▶ **Collected data**:
::::::
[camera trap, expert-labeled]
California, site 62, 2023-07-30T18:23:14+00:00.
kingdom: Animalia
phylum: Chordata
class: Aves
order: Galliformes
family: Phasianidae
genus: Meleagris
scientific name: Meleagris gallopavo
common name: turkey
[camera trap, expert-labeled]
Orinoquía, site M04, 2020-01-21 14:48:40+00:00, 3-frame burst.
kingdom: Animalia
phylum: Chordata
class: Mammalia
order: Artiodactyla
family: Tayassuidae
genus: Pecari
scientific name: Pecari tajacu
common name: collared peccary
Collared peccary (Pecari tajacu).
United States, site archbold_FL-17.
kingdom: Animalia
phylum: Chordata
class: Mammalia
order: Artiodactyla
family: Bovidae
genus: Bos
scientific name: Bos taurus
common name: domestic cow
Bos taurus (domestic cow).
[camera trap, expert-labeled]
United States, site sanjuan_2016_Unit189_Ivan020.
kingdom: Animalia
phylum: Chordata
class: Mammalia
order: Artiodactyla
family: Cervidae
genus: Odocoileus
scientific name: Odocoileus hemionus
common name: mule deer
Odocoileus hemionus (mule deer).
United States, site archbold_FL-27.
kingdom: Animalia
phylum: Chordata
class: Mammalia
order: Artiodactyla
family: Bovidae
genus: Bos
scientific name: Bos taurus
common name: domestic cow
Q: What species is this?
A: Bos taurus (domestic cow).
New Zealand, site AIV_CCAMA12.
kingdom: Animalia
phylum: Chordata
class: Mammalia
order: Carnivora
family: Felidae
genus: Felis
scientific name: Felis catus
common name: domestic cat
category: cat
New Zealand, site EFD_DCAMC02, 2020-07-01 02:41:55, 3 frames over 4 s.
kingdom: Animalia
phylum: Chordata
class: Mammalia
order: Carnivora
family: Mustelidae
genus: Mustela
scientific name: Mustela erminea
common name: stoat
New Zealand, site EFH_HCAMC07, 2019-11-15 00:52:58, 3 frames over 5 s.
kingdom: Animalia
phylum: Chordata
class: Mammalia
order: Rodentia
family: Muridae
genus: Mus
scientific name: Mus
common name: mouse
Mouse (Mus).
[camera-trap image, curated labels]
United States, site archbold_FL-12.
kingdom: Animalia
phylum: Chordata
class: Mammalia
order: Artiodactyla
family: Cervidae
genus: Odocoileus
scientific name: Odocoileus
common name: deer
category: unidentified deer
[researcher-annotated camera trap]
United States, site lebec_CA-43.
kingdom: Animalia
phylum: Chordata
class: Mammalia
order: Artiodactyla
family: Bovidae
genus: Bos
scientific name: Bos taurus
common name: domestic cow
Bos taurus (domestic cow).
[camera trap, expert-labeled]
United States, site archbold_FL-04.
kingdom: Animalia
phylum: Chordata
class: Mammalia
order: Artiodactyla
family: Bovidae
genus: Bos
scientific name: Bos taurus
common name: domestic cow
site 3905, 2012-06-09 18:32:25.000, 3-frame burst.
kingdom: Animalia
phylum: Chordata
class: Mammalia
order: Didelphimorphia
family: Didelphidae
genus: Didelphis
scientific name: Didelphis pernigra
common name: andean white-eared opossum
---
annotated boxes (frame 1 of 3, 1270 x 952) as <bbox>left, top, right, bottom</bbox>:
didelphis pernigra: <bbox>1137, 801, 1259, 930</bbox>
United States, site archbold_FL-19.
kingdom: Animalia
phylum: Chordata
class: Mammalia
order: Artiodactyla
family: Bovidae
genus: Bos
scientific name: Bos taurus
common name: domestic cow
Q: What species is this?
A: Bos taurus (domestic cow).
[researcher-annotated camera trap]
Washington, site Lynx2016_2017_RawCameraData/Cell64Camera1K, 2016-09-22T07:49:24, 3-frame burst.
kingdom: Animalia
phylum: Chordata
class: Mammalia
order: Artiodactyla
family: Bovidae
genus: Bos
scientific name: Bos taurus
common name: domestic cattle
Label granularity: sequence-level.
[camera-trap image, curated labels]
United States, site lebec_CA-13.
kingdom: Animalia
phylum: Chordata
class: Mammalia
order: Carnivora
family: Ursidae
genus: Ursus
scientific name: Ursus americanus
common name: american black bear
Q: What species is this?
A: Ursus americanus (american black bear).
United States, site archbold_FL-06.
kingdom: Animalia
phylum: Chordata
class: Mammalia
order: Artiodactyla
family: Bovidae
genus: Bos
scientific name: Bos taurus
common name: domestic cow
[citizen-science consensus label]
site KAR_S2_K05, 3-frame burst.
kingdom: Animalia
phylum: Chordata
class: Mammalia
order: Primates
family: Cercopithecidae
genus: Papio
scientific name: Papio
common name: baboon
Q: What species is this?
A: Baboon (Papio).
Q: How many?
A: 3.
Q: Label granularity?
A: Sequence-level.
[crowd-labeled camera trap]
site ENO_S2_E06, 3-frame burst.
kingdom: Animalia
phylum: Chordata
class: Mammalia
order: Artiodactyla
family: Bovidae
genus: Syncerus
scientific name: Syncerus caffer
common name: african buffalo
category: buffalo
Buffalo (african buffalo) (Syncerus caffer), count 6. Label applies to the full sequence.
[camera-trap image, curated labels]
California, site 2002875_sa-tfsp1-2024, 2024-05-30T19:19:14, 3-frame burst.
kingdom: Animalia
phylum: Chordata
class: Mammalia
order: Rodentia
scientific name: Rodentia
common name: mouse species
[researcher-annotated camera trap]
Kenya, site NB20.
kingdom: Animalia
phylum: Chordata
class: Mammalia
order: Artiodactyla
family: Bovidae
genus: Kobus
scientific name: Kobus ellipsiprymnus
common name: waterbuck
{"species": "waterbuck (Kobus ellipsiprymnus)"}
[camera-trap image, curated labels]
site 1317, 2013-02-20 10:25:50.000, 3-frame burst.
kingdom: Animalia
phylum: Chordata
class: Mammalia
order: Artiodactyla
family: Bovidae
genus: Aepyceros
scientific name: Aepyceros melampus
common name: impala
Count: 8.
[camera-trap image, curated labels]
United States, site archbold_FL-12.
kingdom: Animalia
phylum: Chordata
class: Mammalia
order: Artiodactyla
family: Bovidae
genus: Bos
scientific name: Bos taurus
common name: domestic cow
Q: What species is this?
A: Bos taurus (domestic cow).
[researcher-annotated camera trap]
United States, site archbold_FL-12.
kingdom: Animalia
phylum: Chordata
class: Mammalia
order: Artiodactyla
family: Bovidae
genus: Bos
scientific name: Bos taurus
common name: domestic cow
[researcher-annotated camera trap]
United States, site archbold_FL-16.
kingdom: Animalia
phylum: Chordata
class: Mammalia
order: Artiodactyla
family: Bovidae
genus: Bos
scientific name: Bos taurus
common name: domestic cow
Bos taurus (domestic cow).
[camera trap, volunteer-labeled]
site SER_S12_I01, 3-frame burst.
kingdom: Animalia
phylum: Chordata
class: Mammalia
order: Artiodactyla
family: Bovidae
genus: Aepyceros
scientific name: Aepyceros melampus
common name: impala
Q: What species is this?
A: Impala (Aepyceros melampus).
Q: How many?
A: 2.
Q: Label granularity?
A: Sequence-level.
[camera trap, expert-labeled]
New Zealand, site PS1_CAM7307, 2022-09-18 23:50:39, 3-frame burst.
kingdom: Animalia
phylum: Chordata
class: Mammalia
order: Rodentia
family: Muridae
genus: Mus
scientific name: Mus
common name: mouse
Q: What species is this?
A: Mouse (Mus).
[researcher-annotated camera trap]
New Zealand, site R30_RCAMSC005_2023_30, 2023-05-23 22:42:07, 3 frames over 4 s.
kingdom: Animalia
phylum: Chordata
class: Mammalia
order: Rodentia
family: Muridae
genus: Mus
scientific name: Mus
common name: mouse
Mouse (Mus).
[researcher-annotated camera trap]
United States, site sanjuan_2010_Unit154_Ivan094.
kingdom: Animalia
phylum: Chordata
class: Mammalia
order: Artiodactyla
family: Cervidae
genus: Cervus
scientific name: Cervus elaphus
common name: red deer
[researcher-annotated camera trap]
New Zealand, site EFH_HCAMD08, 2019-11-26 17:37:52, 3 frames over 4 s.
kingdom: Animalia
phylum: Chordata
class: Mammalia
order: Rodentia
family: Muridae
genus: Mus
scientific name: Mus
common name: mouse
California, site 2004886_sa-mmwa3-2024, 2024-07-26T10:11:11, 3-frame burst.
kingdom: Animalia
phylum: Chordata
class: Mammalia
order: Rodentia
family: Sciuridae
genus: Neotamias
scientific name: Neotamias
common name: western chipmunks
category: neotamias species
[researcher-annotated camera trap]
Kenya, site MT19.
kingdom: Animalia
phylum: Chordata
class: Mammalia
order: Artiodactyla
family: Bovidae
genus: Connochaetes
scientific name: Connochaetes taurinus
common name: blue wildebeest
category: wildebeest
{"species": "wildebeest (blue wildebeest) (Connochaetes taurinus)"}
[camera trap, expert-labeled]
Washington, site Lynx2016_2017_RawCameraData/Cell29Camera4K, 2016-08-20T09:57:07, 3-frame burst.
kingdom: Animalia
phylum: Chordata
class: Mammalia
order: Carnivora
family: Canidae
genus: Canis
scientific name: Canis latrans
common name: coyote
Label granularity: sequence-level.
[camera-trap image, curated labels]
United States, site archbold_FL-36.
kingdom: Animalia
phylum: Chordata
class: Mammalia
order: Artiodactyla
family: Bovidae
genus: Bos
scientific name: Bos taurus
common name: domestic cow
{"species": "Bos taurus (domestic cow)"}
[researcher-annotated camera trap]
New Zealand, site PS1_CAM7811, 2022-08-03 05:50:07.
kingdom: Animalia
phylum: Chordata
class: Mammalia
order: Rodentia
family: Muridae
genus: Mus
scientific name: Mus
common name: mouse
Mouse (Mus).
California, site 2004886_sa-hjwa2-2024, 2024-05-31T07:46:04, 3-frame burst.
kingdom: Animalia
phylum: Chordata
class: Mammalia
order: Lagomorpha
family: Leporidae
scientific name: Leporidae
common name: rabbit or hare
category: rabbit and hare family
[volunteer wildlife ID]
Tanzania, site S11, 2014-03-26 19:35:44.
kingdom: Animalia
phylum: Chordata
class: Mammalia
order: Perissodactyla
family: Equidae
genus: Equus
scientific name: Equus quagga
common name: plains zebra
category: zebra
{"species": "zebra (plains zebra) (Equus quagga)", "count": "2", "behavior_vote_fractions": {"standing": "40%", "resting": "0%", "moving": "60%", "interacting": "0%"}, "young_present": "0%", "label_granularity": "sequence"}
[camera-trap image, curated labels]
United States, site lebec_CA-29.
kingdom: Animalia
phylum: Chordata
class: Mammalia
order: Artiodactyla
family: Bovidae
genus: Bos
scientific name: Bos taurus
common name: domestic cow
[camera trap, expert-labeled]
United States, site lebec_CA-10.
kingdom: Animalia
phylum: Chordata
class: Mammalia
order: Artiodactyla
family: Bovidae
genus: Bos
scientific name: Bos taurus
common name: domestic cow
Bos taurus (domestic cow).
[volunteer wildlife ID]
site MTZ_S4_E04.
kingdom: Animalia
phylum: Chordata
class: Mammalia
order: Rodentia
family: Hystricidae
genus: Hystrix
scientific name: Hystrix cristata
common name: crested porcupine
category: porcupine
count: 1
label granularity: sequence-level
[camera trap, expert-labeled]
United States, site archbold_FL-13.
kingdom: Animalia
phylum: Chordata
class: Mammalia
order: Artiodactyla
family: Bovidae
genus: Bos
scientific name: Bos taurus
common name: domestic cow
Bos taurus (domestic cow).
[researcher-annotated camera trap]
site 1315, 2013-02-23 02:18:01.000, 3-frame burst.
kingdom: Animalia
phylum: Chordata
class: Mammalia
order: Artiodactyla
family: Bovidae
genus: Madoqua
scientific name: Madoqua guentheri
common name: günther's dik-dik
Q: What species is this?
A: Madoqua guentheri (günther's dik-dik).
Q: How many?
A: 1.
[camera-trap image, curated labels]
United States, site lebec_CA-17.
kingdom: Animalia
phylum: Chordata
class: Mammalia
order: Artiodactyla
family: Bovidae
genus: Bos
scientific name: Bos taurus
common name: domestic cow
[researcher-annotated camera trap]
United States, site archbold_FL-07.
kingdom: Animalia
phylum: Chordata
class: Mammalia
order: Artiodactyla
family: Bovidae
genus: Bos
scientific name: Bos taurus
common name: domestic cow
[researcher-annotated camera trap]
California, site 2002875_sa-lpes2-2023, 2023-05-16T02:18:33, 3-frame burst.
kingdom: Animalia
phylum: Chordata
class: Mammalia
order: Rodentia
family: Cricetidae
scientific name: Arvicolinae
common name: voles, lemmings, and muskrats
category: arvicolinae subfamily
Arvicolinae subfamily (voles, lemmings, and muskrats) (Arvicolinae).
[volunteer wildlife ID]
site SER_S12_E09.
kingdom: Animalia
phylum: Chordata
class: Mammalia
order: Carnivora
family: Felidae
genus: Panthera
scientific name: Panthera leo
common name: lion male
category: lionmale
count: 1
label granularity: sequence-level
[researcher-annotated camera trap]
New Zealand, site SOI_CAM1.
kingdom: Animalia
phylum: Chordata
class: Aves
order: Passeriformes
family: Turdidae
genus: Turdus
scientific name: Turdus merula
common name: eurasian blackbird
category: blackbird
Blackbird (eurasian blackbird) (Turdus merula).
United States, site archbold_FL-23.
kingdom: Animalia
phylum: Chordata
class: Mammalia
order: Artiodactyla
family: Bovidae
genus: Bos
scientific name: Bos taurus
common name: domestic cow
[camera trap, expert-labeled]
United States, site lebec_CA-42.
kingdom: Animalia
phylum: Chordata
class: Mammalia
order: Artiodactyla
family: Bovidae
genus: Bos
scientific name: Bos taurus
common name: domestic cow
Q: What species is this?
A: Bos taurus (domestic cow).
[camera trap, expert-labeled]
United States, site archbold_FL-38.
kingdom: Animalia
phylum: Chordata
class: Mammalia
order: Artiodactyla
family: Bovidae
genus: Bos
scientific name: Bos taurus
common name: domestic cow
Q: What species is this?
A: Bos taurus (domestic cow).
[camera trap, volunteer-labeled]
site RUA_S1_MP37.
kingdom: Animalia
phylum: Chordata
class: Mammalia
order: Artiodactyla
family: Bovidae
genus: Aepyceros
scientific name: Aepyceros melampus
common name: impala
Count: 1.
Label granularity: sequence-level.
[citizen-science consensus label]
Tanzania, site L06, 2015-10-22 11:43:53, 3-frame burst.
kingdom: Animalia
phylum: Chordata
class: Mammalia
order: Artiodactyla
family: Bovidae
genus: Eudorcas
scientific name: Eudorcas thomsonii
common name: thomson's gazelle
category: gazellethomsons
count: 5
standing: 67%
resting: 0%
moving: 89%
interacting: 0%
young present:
::::::
▶ **PROBLEM TO WORK ON**: When a line contains the string "standing", count that line; once every line of the records has been checked, state the count alone.

▶ **TASK OUTPUT**: 2